■ **EXTRAIT DU DOCUMENT**
+ + + + +

Comment éviter le code qui ne sert à rien
Dans la frénésie actuelle de création de SaaS, c'est étonnant de constater combien de lignes de codes inutiles sont écrites.
Probablement des millions.
C'est dommage parce que les développeurs coutent cher, en raison de la complexité technique du métier qu'ils exercent avec talent et panache (et brio).
Et paradoxalement, on écrit assez facilement du code qui ne sert à rien sans s'en rendre compte. Ça vient un peu tout seul.
J'observe 2 causes fréquentes :
- On n'a pas assez réfléchi à ce qu'on veut faire.
L'idée reste vague, et l'étape de shaping (cf lien à la fin) est passée à la trappe. Du coup, on code trop tôt un truc provisoire, que l'on jette à la poubelle plus tard.
- On n'a pas bien qualifié l'intérêt de la fonctionnalité pour l'utilisateur.
On veut coder un truc génial que personne n'utilisera. C'est pire.
Car ce code-là ne va pas à la poubelle. Il alourdit inutilement le projet, ou ajoute une contrainte qui va plomber les évolutions suivantes.
Mais alors c'est quoi une fonctionnalité qui a de l'intérêt pour l'utilisateur ?
Pour moi, si elle n'entre pas dans l'une des trois catégories suivantes, il faut lever les mains du clavier.
Catégorie #1 : présenter des informations pour décider de quelque chose
C'est facile de coder des écrans avec pleins de trucs affichés.
On brûle d'envie de montrer à l'utilisateur combien notre outil est riche et complet. On lui en met plein la vue sur toutes les données qu'on a sous la main.
Et alors ?
Pourquoi lui afficher tout ça ?
Je propose un test simple : CHAQUE donnée affichée sur l'écran doit lui servir à décider de quelque chose.
Parce qu'afficher des trucs juste pour le plaisir de les voir, ce n'est pas un logiciel.
C'est un livre.
Ou une télé.
La valeur d'une information délivrée à un lecteur, c'est ce qu'elle lui permet de décider.
Pour un site de e-commerce, vous présentez la photo d'un pull-over pour que l'utilisateur décide de l'acheter (ou de partager la photo, ou de la commenter, etc...)
Pas pour l'entendre s'extasier "il est vraiment joli ce pull-over".
Si une information ne contribue pas à une action, inutile de l'afficher. Et donc de la coder.
Catégorie #2 : les commandes
Un code est aussi utile s'il implémente une commande.
Non, je ne parle pas de commander de votre barbecue électrique pliable chez Amazon.

+ + + + +

■ **DONNÉES FOURNIES**

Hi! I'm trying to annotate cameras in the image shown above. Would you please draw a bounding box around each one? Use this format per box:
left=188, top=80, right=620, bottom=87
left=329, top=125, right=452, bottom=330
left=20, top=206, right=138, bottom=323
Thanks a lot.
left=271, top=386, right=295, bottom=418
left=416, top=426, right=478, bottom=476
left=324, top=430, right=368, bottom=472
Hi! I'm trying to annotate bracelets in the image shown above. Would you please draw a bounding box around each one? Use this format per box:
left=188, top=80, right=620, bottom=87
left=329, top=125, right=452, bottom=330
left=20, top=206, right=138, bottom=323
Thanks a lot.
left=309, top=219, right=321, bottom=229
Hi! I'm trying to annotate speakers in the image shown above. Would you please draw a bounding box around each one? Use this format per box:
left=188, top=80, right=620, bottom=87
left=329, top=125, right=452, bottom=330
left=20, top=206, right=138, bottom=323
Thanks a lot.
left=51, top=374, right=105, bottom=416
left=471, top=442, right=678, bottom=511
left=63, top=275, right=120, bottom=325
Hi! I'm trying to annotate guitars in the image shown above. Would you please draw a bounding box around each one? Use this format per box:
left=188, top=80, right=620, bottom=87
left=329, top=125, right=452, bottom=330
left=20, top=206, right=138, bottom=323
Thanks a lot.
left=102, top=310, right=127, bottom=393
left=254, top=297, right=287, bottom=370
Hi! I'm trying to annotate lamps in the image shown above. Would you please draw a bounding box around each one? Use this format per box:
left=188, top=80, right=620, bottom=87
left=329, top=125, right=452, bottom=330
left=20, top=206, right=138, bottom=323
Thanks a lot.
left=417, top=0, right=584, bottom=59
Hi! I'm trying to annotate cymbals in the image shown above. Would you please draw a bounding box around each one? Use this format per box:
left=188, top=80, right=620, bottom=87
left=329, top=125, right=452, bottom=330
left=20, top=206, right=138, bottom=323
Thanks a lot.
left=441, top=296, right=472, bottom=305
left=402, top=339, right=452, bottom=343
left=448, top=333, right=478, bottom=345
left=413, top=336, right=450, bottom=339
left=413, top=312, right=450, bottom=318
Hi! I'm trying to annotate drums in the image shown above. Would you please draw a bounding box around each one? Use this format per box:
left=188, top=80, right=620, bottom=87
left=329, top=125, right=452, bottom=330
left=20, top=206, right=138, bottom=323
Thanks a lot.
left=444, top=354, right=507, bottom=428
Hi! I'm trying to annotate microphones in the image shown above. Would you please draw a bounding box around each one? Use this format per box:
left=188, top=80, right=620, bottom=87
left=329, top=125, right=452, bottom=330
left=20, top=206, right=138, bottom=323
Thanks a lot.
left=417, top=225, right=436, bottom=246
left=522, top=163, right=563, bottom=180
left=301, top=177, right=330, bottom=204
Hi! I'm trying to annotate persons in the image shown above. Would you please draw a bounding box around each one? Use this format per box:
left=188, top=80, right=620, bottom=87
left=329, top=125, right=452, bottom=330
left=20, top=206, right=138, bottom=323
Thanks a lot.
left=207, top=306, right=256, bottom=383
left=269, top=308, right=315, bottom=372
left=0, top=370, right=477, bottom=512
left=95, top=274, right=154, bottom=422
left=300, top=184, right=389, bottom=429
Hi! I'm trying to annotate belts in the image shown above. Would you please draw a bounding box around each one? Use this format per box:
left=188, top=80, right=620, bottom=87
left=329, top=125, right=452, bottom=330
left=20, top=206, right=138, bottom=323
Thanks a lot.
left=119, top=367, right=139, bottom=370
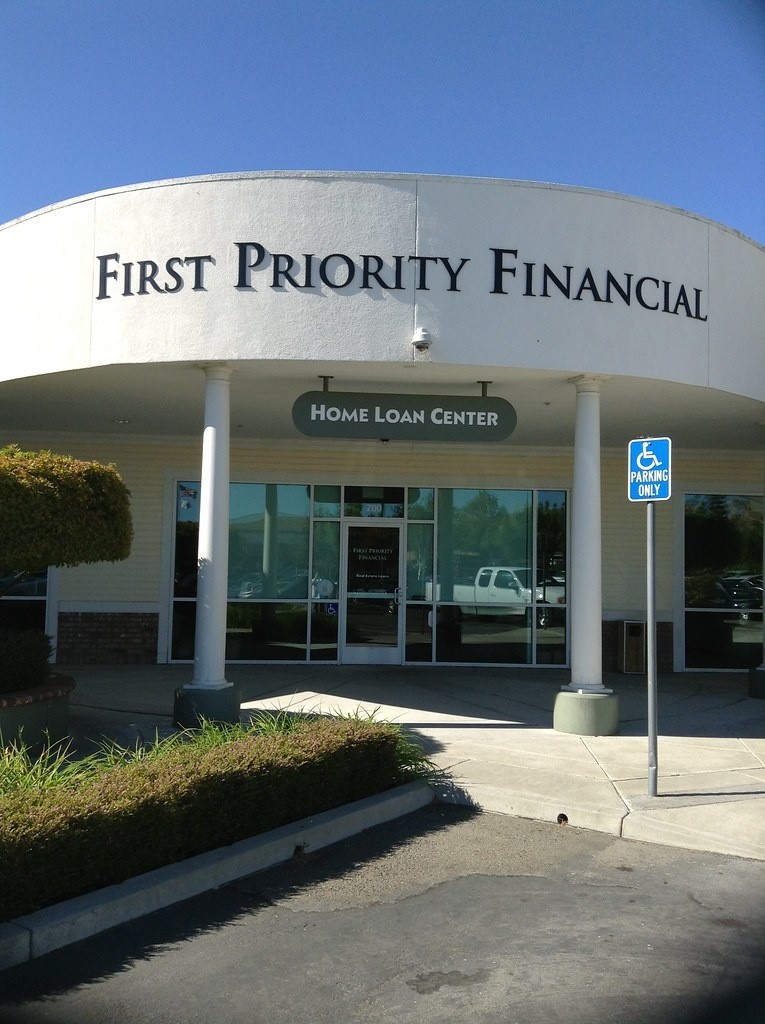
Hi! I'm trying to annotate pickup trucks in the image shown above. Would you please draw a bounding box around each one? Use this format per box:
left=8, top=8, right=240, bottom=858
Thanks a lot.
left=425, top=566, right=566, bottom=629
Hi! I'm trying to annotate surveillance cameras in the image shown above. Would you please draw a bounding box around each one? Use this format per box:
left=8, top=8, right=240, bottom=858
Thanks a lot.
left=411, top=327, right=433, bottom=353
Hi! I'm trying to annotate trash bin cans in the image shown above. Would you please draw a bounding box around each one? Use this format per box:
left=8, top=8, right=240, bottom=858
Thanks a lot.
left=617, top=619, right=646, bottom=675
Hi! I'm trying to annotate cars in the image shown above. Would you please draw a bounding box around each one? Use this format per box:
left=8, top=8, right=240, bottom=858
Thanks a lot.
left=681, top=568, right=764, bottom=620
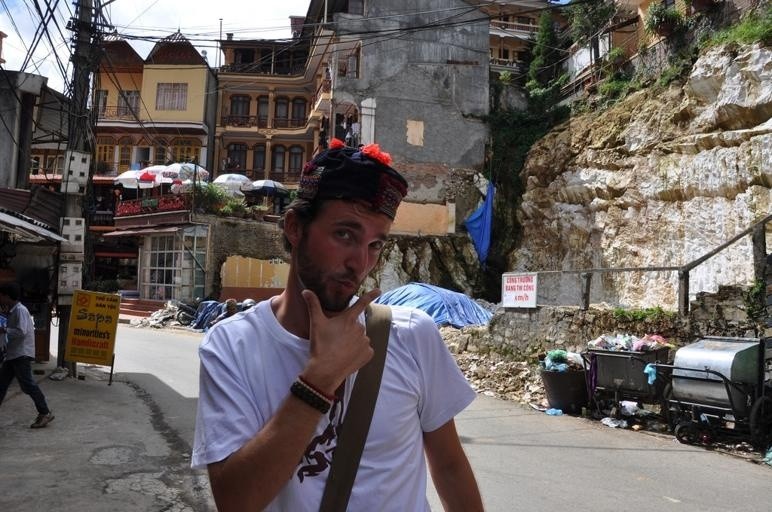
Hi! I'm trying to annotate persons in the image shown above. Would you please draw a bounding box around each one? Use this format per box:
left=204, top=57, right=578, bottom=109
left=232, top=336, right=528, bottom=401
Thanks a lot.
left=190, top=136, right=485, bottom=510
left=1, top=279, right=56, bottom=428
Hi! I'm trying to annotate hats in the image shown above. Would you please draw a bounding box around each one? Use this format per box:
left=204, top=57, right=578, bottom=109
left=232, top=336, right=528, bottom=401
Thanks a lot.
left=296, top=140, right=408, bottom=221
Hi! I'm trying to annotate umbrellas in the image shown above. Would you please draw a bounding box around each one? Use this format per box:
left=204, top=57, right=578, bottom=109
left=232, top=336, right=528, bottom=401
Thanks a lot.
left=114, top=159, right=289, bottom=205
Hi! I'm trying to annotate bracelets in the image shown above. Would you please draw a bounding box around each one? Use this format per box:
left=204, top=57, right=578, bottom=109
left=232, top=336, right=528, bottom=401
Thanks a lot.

+ + + + +

■ **TÂCHES DEMANDÉES**
• 1. D'après l'extrait, quelles sont les deux causes fréquentes qui amènent à écrire du code inutile ?
• 2. Citez le passage de l'extrait qui va de « C'est dommage parce » jusqu'à « n'utilisera. C'est pire. » inclus.
Les enregistrements forment un ensemble distinct de l'extrait.

■ **CORRIGÉ DES TÂCHES**
• 1. On n'a pas assez réfléchi à ce qu'on veut faire, et on n'a pas bien qualifié l'intérêt de la fonctionnalité pour l'utilisateur.

• 2.
C'est dommage parce que les développeurs coutent cher, en raison de la complexité technique du métier qu'ils exercent avec talent et panache (et brio).
Et paradoxalement, on écrit assez facilement du code qui ne sert à rien sans s'en rendre compte. Ça vient un peu tout seul.
J'observe 2 causes fréquentes :
- On n'a pas assez réfléchi à ce qu'on veut faire.
L'idée reste vague, et l'étape de shaping (cf lien à la fin) est passée à la trappe. Du coup, on code trop tôt un truc provisoire, que l'on jette à la poubelle plus tard.
- On n'a pas bien qualifié l'intérêt de la fonctionnalité pour l'utilisateur.
On veut coder un truc génial que personne n'utilisera. C'est pire.